Ironically, book #32 from last year was A Yellow Raft in Blue Water, by Michael Dorris. I wonder, more often than I can believe, how Erdrich handled Dorris' suicide, in her writing and in her life.

The Painted Drum is written almost like a series of short stories that are all held together by, yes, the painted drum. The drum itself is so alive that it too must be considered a character throughout, and the stories that are told are heartbreaking, believable, and true. Never once was my "Hmmm...really?" flag raised; moreover I found myself wanting more of all of the characters, feeling a sadness at the close of one section but then replacing it with joy at seeing characters that I had been missing for several chapters.
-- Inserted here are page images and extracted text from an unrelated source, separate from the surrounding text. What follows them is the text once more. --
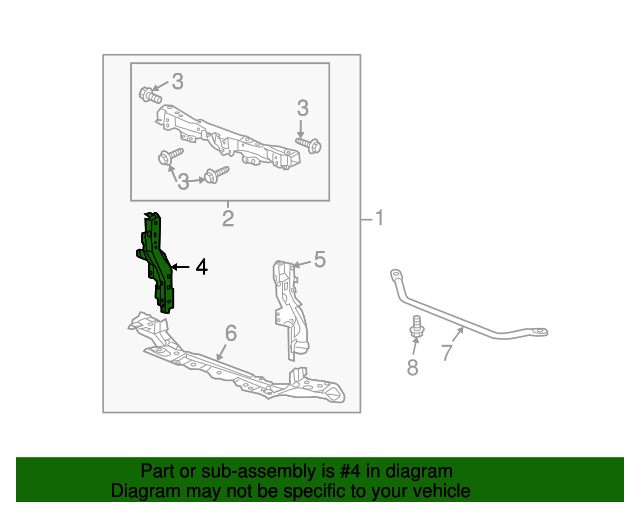 3
3
3
2
1
4
5
6
7
8

Part or sub-assembly is #4 in diagram
Diagram may not be specific to your vehicle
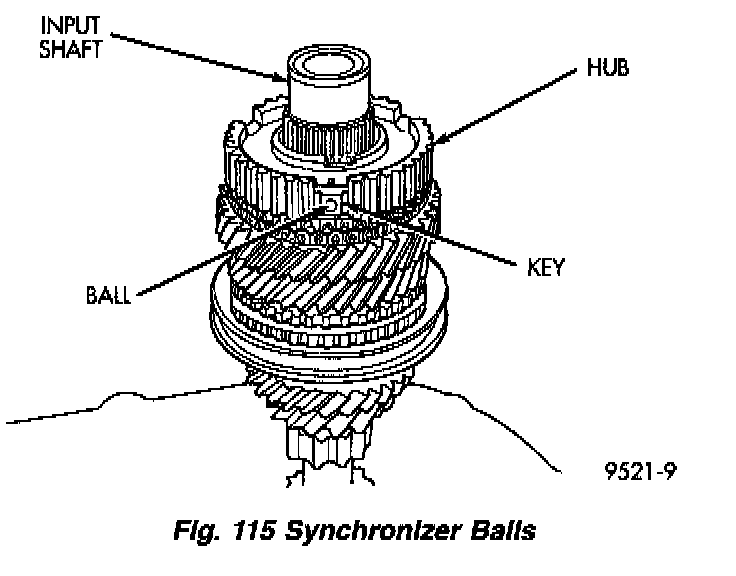 INPUT SHAFT

HUB

KEY

BALL

9521-9

Fig. 115 Synchronizer Balls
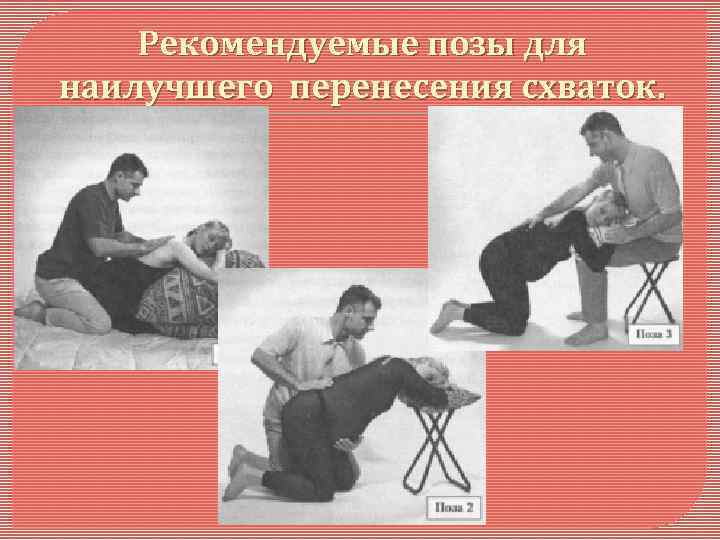 Рекомендуемые позы для наилучшего перенесения схваток.

Поза 3

Поза 2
What stood out for me the most was the way that Erdrich took a story of tradition, of the past, and mixed it with modern characters, then made it general enough that I saw myself in this story. There is so much to learn, and sometimes the answers come in something as simple as spending the night at a man's house for the first time, as Faye Travers did, or in learning to listen to the drum.

This passage took my breath away for its truth and its hope...and I leave you with it.

Life will break you. Nobody can protect you from that, and living alone won't either, for solitude will also break you with its yearning. You have to love. You have to feel. It is the reason you are here on earth. You are here to risk your heart. You are here to be swallowed up. And when it happens that you are broken, or betrayed, or left, or hurt, or death brushes near, let yourself sit by an apple tree and listen to the apples falling all around you in heaps, wasting their sweetness. Tell yourself that you tasted as many as you could.